Benefits of Open Source and Automation
Any time that Automox releases software, Brad says that we do it with the best security practices in mind. This involves always making sure that we have a patching strategy in place, meaning that our hosts or servers are up to date, the app software we’re using is the latest and greatest, and if it has any known vulnerabilities, we do not use it.
According to Brad, when we bring on any new software or tool, we definitely want to look at open issues in the source code.
“The beauty of using open-source software and using that to our benefit is that we can always look at the source code to see what the application is doing before we make a decision on whether or not to use it.”
Unfortunately, Brad notes that humans are oftentimes “messy” and “lazy,” so automation is critical for getting things accomplished. We’ve become so dependent on machines and technology that automation is able to mitigate the problems that arise when life becomes a priority and gets in the way of accomplishing tasks. Automating things like patch management and security threat detection is a good way, and one piece of the puzzle, to ensure something is happening on the cybersecurity front.

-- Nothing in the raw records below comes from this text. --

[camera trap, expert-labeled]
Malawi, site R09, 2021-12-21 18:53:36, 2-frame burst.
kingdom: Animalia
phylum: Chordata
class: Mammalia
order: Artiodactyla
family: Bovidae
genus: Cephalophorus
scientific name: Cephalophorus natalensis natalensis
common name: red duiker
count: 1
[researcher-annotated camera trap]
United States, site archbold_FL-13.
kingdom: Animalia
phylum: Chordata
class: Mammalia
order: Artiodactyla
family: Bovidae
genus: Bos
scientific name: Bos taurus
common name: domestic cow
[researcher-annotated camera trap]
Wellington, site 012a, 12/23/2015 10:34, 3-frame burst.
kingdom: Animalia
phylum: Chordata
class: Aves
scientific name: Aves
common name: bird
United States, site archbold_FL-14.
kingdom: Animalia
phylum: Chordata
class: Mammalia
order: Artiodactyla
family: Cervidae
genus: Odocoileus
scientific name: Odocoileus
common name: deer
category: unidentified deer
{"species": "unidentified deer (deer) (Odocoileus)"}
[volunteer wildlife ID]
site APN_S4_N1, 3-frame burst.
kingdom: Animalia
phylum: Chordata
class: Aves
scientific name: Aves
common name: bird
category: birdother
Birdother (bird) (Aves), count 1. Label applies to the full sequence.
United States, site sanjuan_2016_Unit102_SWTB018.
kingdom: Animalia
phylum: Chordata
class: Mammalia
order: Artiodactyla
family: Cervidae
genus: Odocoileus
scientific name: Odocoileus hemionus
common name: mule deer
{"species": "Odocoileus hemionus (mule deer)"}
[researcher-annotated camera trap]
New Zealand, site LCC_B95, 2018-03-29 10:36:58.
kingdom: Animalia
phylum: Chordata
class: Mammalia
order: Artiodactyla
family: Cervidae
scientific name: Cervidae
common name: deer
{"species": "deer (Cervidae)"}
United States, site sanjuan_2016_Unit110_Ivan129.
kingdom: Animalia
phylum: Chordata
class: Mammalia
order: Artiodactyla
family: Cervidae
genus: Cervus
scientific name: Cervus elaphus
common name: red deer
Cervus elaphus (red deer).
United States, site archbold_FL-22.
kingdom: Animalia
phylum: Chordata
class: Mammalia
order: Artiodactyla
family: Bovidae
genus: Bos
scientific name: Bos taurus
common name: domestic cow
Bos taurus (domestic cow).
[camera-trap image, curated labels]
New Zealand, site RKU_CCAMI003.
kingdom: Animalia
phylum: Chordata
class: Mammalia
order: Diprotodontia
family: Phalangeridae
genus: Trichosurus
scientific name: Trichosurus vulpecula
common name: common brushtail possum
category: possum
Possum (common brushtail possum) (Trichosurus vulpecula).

Every Business is Different, but Education and Patching Remain Important
Today, there is an increased focus on the cloud and cloud-native security as businesses increasingly adopt this new approach to IT infrastructure. However, every business is different, and they need to do what’s best for their customers and for them.
“By having open-source software, you get to peek behind the curtains and have a better shot at finding vulnerabilities than with a closed-source product. Not to say that closed-source products don’t do a good job of updating the software, but you’re kind of at the mercy of that vendor.”
Especially when dealing with cloud-based infrastructure, patching is “super important.” A lot of times, engineers will spin up stuff in the cloud using an outdated image that they don’t ever go back to update. Consequently, when they’re still pushing code to an outdated image two years later, where there’s known vulnerabilities, and then in the event of a breach, everyone wants to blame the software when it’s really the process that’s broken.
As a result, you need to have cybersecurity education in place to protect your people. Companies have to know what the risks are because the cloud is a very dangerous place, and there’s a lot of easy mistakes you can make that can cost people a lot of money.
“It’s a vast, vast area for software, there’s a lot of attack surfaces to be aware of.”
Fortunately, Brad believes the goal-driven team at Automox is actually making a difference in the expansive realm of cybersecurity, ameliorating the vast threat surface and making protecting your IT infrastructure easier than ever before.
“I think the people that we’ve assembled so far are very goal-driven, very smart. What I like is that we are all entrepreneurs underneath, and I enjoy working at small companies where everybody has a little bit of ‘startup’ in them. That’s a very, very good recipe for success.”